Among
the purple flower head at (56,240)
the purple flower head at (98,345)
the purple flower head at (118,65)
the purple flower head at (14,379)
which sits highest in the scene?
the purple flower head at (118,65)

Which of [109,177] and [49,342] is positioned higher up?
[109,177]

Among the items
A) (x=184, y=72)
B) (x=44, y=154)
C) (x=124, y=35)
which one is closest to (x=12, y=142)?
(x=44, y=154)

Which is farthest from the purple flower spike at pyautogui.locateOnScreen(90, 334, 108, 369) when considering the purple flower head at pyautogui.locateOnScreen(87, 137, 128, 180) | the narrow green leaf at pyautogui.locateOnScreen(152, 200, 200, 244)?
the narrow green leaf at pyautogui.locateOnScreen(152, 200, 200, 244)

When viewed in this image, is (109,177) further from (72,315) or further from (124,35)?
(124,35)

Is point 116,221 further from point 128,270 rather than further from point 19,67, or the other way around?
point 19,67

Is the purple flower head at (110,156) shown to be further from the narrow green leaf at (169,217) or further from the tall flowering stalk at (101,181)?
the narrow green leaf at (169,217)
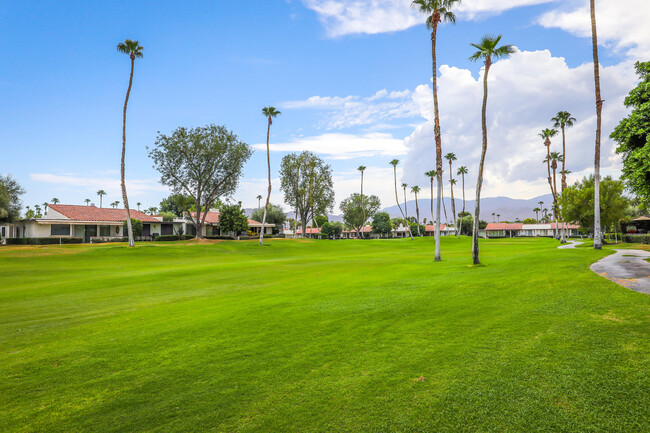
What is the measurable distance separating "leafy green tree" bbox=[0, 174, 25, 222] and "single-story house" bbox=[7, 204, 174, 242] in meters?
1.93

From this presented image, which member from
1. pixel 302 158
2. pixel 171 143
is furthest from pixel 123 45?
pixel 302 158

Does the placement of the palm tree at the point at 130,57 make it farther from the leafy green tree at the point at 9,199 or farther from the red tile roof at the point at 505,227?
the red tile roof at the point at 505,227

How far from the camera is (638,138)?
16.9 m

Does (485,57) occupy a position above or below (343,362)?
above

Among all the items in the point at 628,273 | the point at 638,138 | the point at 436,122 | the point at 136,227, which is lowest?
the point at 628,273

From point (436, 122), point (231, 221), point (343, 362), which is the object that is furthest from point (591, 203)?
point (231, 221)

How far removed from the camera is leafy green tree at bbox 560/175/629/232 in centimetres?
4409

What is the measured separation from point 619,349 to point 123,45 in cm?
4835

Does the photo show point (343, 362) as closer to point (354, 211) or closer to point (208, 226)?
point (208, 226)

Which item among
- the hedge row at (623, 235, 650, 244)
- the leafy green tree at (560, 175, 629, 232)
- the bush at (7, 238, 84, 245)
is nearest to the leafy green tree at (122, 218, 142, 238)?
the bush at (7, 238, 84, 245)

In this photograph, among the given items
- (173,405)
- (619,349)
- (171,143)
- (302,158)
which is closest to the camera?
(173,405)

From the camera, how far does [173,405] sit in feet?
16.9

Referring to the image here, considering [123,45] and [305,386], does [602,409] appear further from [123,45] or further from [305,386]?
[123,45]

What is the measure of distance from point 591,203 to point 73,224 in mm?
73855
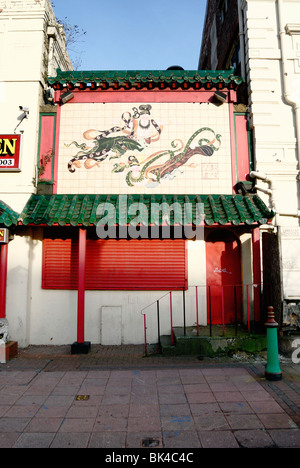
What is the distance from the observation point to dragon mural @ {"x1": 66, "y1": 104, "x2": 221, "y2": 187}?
8.18 m

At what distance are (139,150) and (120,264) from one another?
10.6 feet

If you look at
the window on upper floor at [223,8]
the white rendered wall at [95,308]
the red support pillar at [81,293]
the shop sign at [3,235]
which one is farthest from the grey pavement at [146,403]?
the window on upper floor at [223,8]

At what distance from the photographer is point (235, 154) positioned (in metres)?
8.27

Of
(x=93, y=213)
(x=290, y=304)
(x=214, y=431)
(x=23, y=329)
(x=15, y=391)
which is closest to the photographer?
(x=214, y=431)

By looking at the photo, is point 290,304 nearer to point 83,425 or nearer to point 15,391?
point 83,425

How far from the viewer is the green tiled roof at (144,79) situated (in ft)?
27.0

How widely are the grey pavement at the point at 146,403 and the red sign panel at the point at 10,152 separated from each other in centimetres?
483

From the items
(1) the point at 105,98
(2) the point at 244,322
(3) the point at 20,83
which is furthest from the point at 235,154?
(3) the point at 20,83

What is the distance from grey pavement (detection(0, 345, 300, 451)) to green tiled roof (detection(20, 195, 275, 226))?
310cm

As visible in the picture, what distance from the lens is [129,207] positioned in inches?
283

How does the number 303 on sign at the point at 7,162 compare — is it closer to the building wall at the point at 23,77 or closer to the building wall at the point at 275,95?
the building wall at the point at 23,77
::::::::
_Exercise_. Convert the stretch of records from the line containing "What is the distance from grey" through the end of the records into a two-column CSV with the headers text and answer. Give one row per record, and put each value in a single quoted field with any line breaks replaced by spaces.

_Problem solution_.
text,answer
"What is the distance from grey pavement (detection(0, 345, 300, 451)) to green tiled roof (detection(20, 195, 275, 226))?","310cm"
"As visible in the picture, what distance from the lens is [129,207] positioned in inches?","283"
"How does the number 303 on sign at the point at 7,162 compare — is it closer to the building wall at the point at 23,77 or closer to the building wall at the point at 275,95?","the building wall at the point at 23,77"